Spanish press berates both sides after Catalan violence
Newspapers across Spain warned Monday that the country has been "deeply torn apart" and "we have all lost" after the violence that marred Catalonia's independence referendum, denouncing the actions of both the region's separatist leaders and the central government.
Centre-left newspaper El Pais said Sunday's events were a "disaster for our country... for the fate of our democracy and for the stability and future of the system of co-existence we have had for nearly 40 years," referring to the 1978 constitution Spain adopted three years after the death of dictator Francisco Franco.
The newspaper denounced the "xenophobic arrogance" of Catalan leader Carles Puigdemont and the "absolute incapacity of (prime minister) Mariano Rajoy to handle the problem since the start of this crisis".
"Rajoy declared (the referendum) a failure, but his strategy of waiting then sending in the police proved to be perhaps an even greater failure," said centre-right newspaper El Mundo.
Even the conservative ABC newspaper criticised Rajoy's strategy: "It is very difficult to say that yesterday's violence will have a lower cost than invoking Article 155 of the constitution," which would have suspended the powers of Catalonia's regional government.
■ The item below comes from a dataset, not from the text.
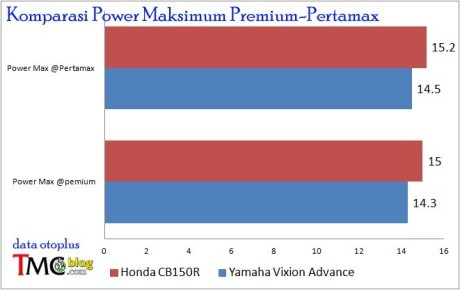 power-premium-pretamax-460x290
But ABC said "the use of force has been legitimate, proportionate and necessary" and the aim of the Catalan leaders was not to "celebrate a referendum but provoke an occupation on the Catalan streets... to seek confrontation with the state and the fracturing of Catalonia".
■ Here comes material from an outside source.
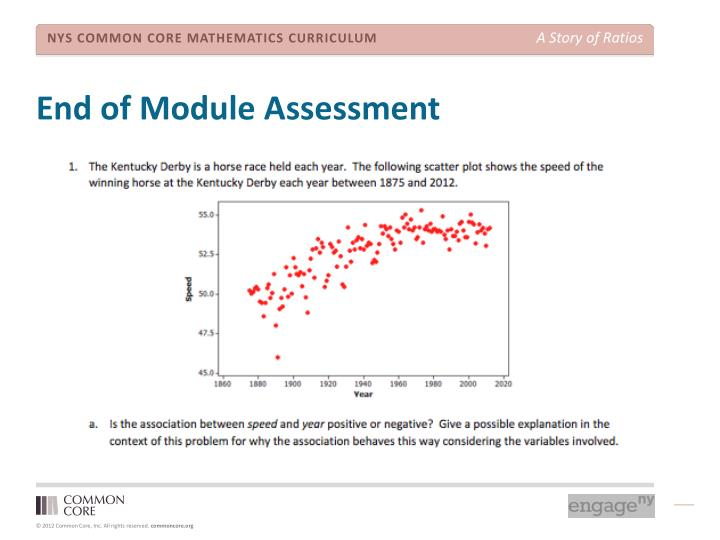 End of Module Assessment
"There was not a referendum in Catalonia worthy of the name, because it was illegal," ABC said.
Catalan newspaper La Vanguardia at least partly agreed, saying "there was not a referendum worthy of the name in Catalonia yesterday".
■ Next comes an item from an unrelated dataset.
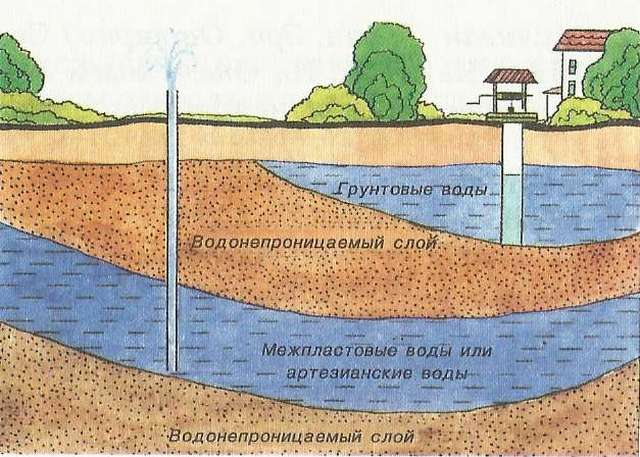 Схема расположения артезианских и грунтовых вод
"The tear is deep. The situation is serious. We have all lost," the paper said.
After what happened on Sunday, "does anyone really believe that independence has been weakened? And worse, more difficult days and tense incidents are to come," wrote La Vanguardia's Marius Carol.
Madrid newspapers also criticised Catalan's regional police, the Mossos d'Esquadra, with ABC and El Mundo labelling their actions "treason".
"If the Mossos had stopped the polling booths from opening as they were ordered, the job would not have been done by the national police and the Guardia Civil, which would have saved us from many of the lamentable scenes seen around the world," El Pais said.
Catalan newspaper El Periodico predicted there will soon be a "unilateral proclamation of the Catalan Republic," followed by a "strong response from the state" in which "all Catalans and the institutions that allow autonomy in the region will pay the consequences".